*Teks Bacaan:*
--------
Barangsiapa Tidak Melawan Kita, Ia Ada di Pihak Kita

Dalam Injil Markus 9: 38-43, 45, 47- 48, kita menemukan percakapan Yesus dengan para murid yang mensiratkan beberapa hal yang penting: (1). sikap terhadap orang yang melayani dalam nama-Nya, (2). konsekuensi dari menyebabkan orang lain tersandung dalam iman, serta ajakan untuk hidup dalam kesucian, menghindari dosa, dan (3). melakukan apapun untuk men- jaga jiwa kita dari kerusakan kekal.

1. Penerimaan Terhadap Pelayanan yang Dilakukan dalam Nama Yesus (ay. 38-41)
Bagian ini dimulai dengan murid Yohanes berkata kepada Yesus, "Guru, kami melihat seseorang mengusir setan demi nama-Mu, dan kami melarang dia, karena ia bukan pengikut kita." Respon ini menunjukkan bahwa para murid pada saat itu memiliki pandangan yang eksklusif terhadap pelayanan, seolah-olah hanya mereka yang dekat secara fisik dengan Yesus yang memiliki hak untuk melakukan pekerjaan-Nya.

Namun, Yesus memberikan perspektif yang sangat berbeda. Ia menegur murid-muridnya dan mengatakan, “Jangan kamu melarang dia! Sebab tidak seorang pun yang telah mengadakan mujizat demi nama-Ku dapat seketika itu juga memfitnah Aku. Barang siapa tidak melawan kita, ia ada di pihak kita.” Yesus mengajarkan bahwa pelayanan dalam nama-Nya bukanlah tentang eksklusivitas kelompok tertentu, melainkan tentang hati yang berkomitmen kepada-Nya. Jika seseorang mengusir setan atau melakukan kebaikan demi nama Yesus, itu berarti orang tersebut berada di sisi yang sama dengan Kristus, bahkan jika ia bukan bagian dari lingkaran murid terdekat.

Ini adalah pelajaran penting bagi kita semua dalam gereja atau komunitas rohani. Kita sering kali tergoda untuk merasa bahwa hanya orang yang ada di komunitas atau gereja kita yang dapat melakukan pelayanan yang sah. Namun, ajaran Yesus mengajak kita untuk melihat pelayanan yang dilakukan dalam nama-Nya sebagai bagian dari karya Kerajaan Allah yang  lebih besar. Sebaliknya, kita diajak untuk bersukacita dan menghargai setiap tindakan kebaikan yang dilakukan demi nama Yesus, bahkan jika itu berasal dari seseorang di luar komunitas kita.

2. Jangan Menjadi Batu Sandungan (ay. 42)
--------
*Tugas Latihan:*
A: Terjemahkan kalimat dari teks bacaan ini ke dalam bahasa Inggris: "Ini adalah pelajaran penting bagi kita semua dalam gereja atau komunitas rohani."
B: Menurut teks bacaan, apa yang dilihat para murid dilakukan seseorang demi nama Yesus?
C: Tuliskan kembali bagian teks bacaan di antara "Dalam Injil Markus" dan "dari kerusakan kekal.", termasuk kedua bagian tersebut.
--------
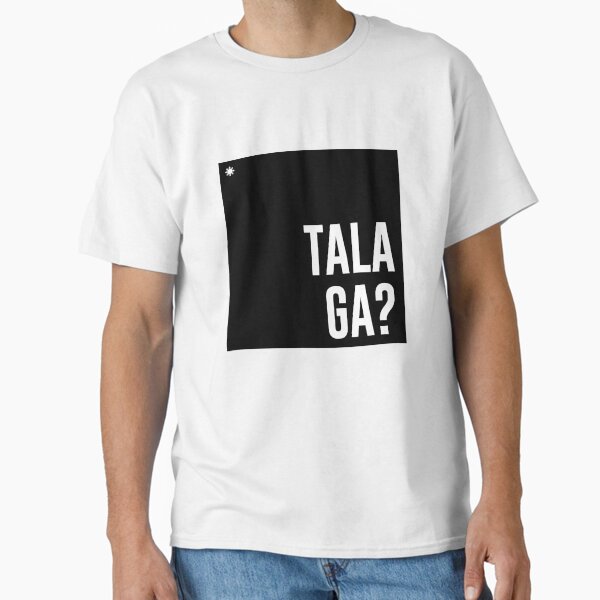 Talaga? Classic T-Shirt for Sale by inday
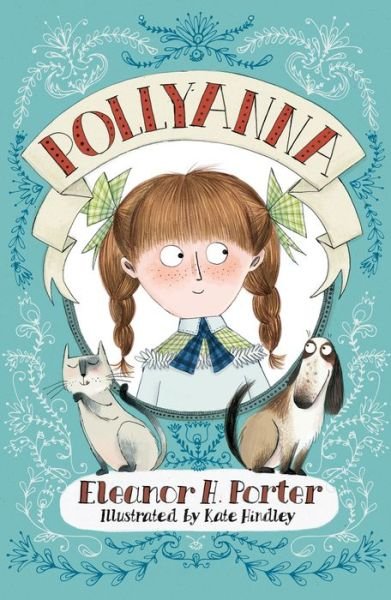 Cover for Eleanor H. Porter · Pollyanna: Illustrated by Kate Hindley - Alma Junior Classics (Pocketbok) (2017)
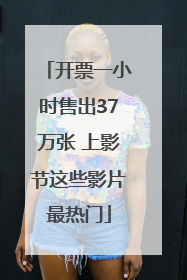 开票一小时售出37万张 上影节这些影片最热门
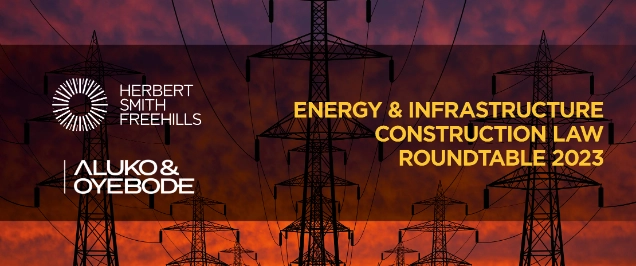 Energy & Infrastructure Construction Law Roundtable in Lagos, Nigeria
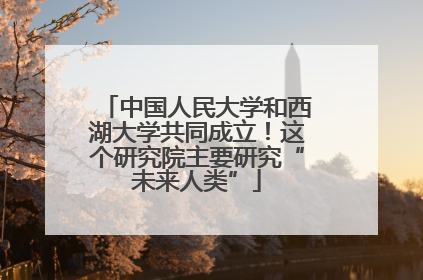 中国人民大学和西湖大学共同成立！这个研究院主要研究“未来人类”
--------
*Hasil Latihan:*
A: This is an important lesson for all of us in the church or spiritual community.

B: Mengusir setan.

C:
Dalam Injil Markus 9: 38-43, 45, 47- 48, kita menemukan percakapan Yesus dengan para murid yang mensiratkan beberapa hal yang penting: (1). sikap terhadap orang yang melayani dalam nama-Nya, (2). konsekuensi dari menyebabkan orang lain tersandung dalam iman, serta ajakan untuk hidup dalam kesucian, menghindari dosa, dan (3). melakukan apapun untuk men- jaga jiwa kita dari kerusakan kekal.